When searching from English words, the closest matches will be presented first, in order to avoid displaying too many results.
If no match can be found, it will dislay the individual characters and compounds contained in the entered expression.
Displays either the list of all characters matching the search (when searching for a single character pinyin expression),
or all compounds words containing the given compound. In this case, the exact matches are displayed first.
Enter here a chinese text (simplified characters) to annotate it with the corresponding English definitions. The annotation engine
tries to recognize compounds. Note that it can fail in some cases to segment the text correctly, an can only recognize the words contained
in the dictionary.
Chinese daily news annotation
Select a news article from the list and have it annotated.
The articles are fetched from the news RSS feeds of various News providers.

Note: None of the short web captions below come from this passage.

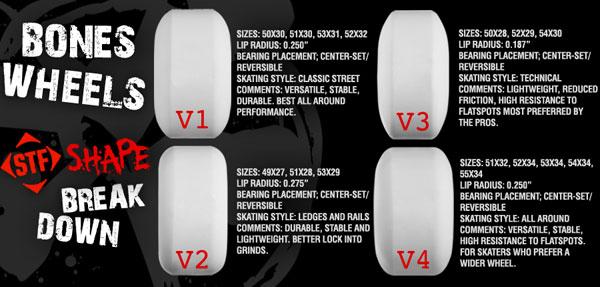 Schema des différents shapes d'une roue de skate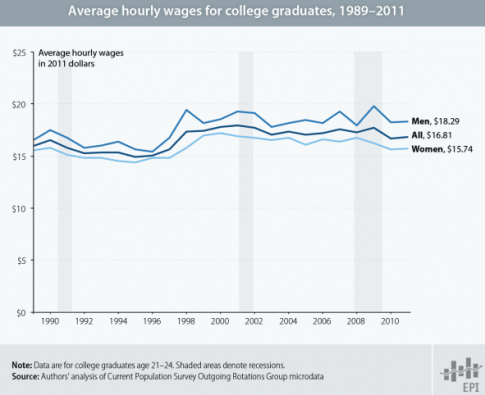 average wages,college graduates,hourly wages,inflation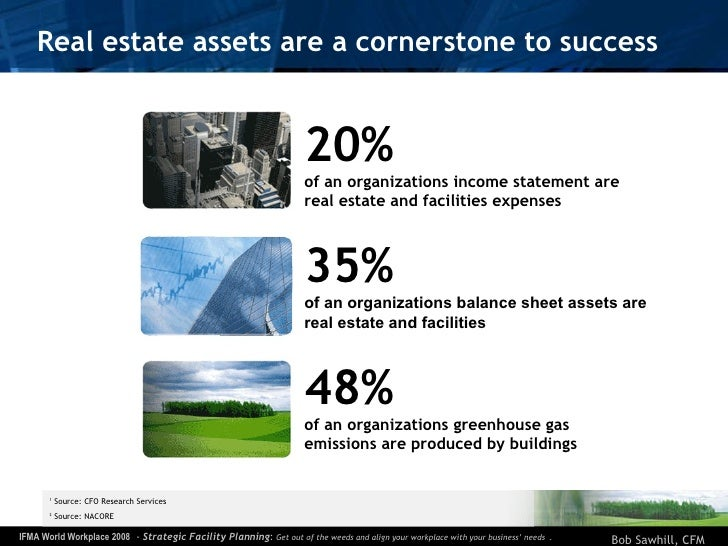 Real estate assets are a cornerstone to success 1  Source: CFO Research Services 2  Source: NACORE 20% of an organizations...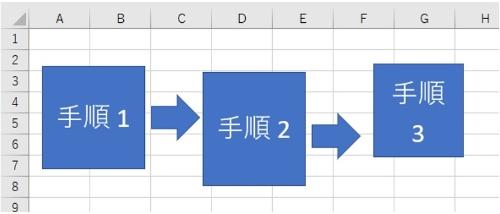 箱のサイズはバラバラ、箱の上下位置はまちまち、箱と箱の間隔も、矢印の位置も統一されていない。これでは初心者丸出しだ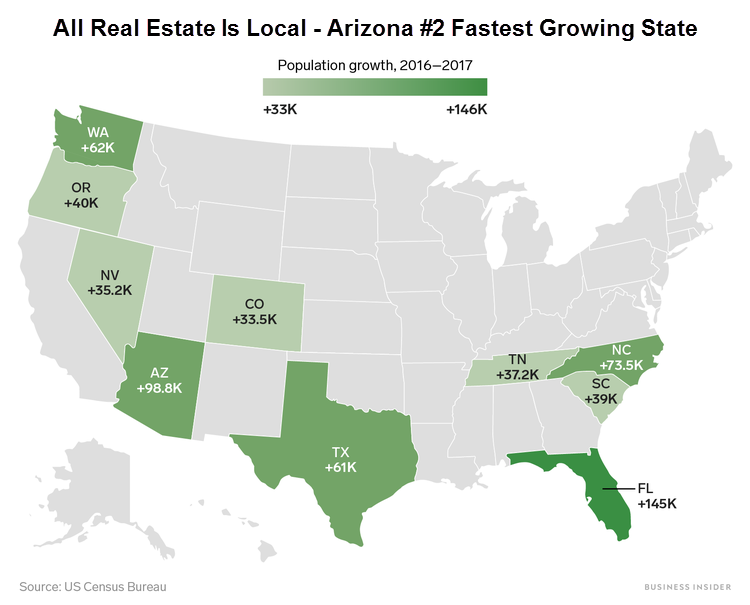 Arizona #2 fastest growing state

If you would like to have one source to be added to the list, send an email or post to the Discussion Forum!
In some cases, Xiaoma Cidian will not be able to load a given news article. Most of the time, this is due to a change in the provider's
web sites. If this happens, do not hesitate to report the problems so that the fetching engine can be upgraded.
Characters and words tables
- List characters by strokes count.
- List characters difficult to find when searching from radicals. It can be very helpful when searching for a character where the radical is not obvious, but without traversing the whole list of characters.
List the 214 Kanxi radicals (康熙部首), sorted by strokes count.
Click on one radical to list all characters classified under that radical.
List the characters and compounds you can encounter in level 1 (甲 or A), 2 (乙 or B), 3 (丙 or C) and 4 (丁 or D) of the HSK.
Note that these lists are informational only. Xiaoma Cidian is not affiliated in any way to the HSK (Hànyǔ Shuǐpíng kǎoshì 汉语水平考试).
- Characters: all the characters encountered in a level (as single words or as part of compounds).
Does not take into account the different possible meanings or pronunciations:
- Compounds: all compound words for that level. The list of words has an option to display all words, single-char words only or compounds only.
The lists of the most frequent individual characters you may encounter in simplified Mandarin Chinese.
The list is split in chunks of 500 characters, which can be sorted by strokes count, frequency, radical, pinyin.
The characters can also be displayed randomly, which is helpful for learning purposes.
the Chinese Character pages include the list of known variants. The variants can be the traditional form,
a variant for a given definition only (and can be used only in some circumstances), a full variant, etc.